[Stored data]
----
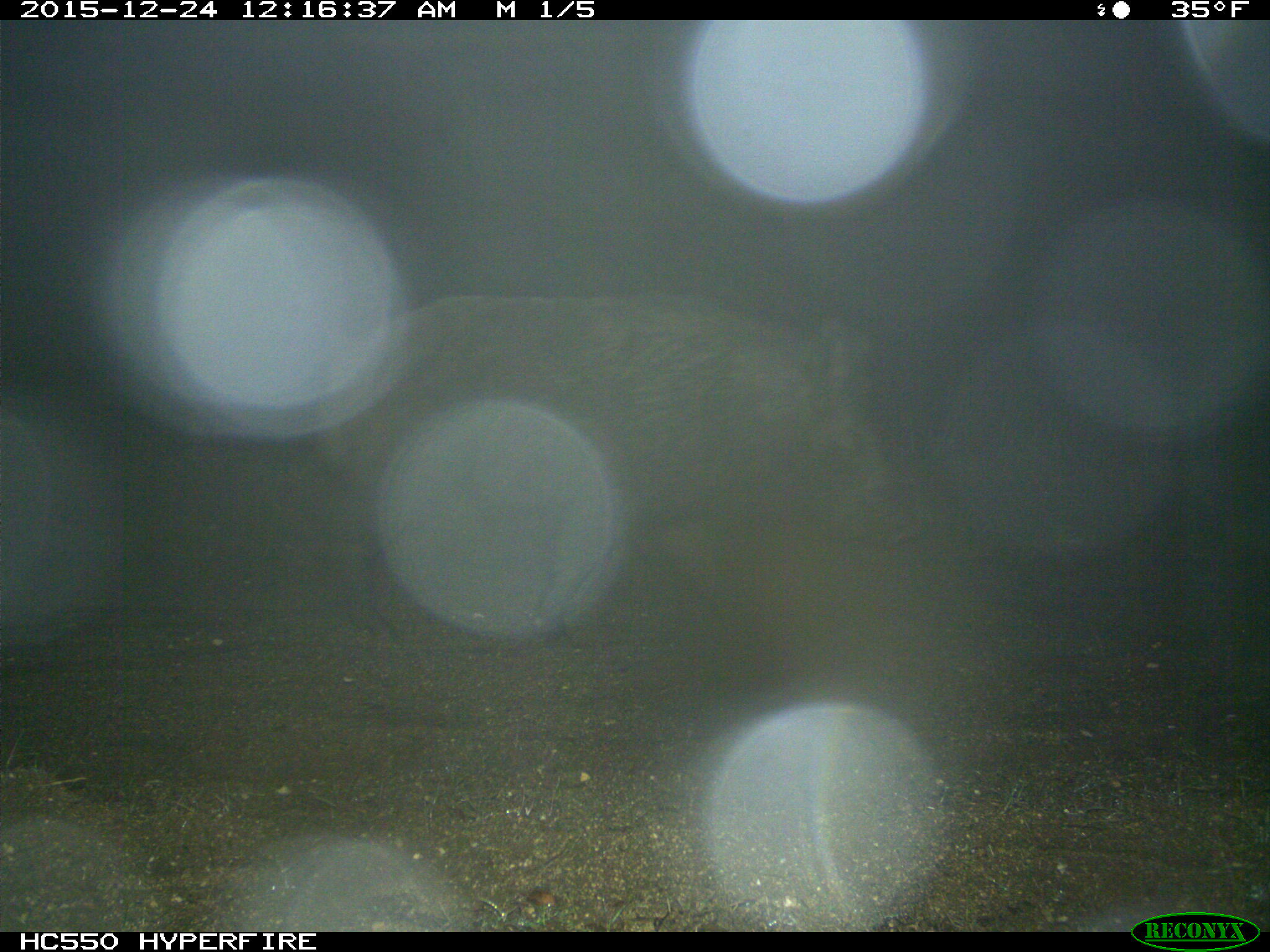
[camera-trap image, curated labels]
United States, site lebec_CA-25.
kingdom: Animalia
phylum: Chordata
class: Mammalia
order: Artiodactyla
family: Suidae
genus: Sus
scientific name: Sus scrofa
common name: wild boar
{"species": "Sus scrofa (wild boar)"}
----
**Instructions to follow:**
Set down every entry above exactly as written, but skip the pictures.

**Answer to the problem:**
[camera-trap image, curated labels]
United States, site lebec_CA-25.
kingdom: Animalia
phylum: Chordata
class: Mammalia
order: Artiodactyla
family: Suidae
genus: Sus
scientific name: Sus scrofa
common name: wild boar
{"species": "Sus scrofa (wild boar)"}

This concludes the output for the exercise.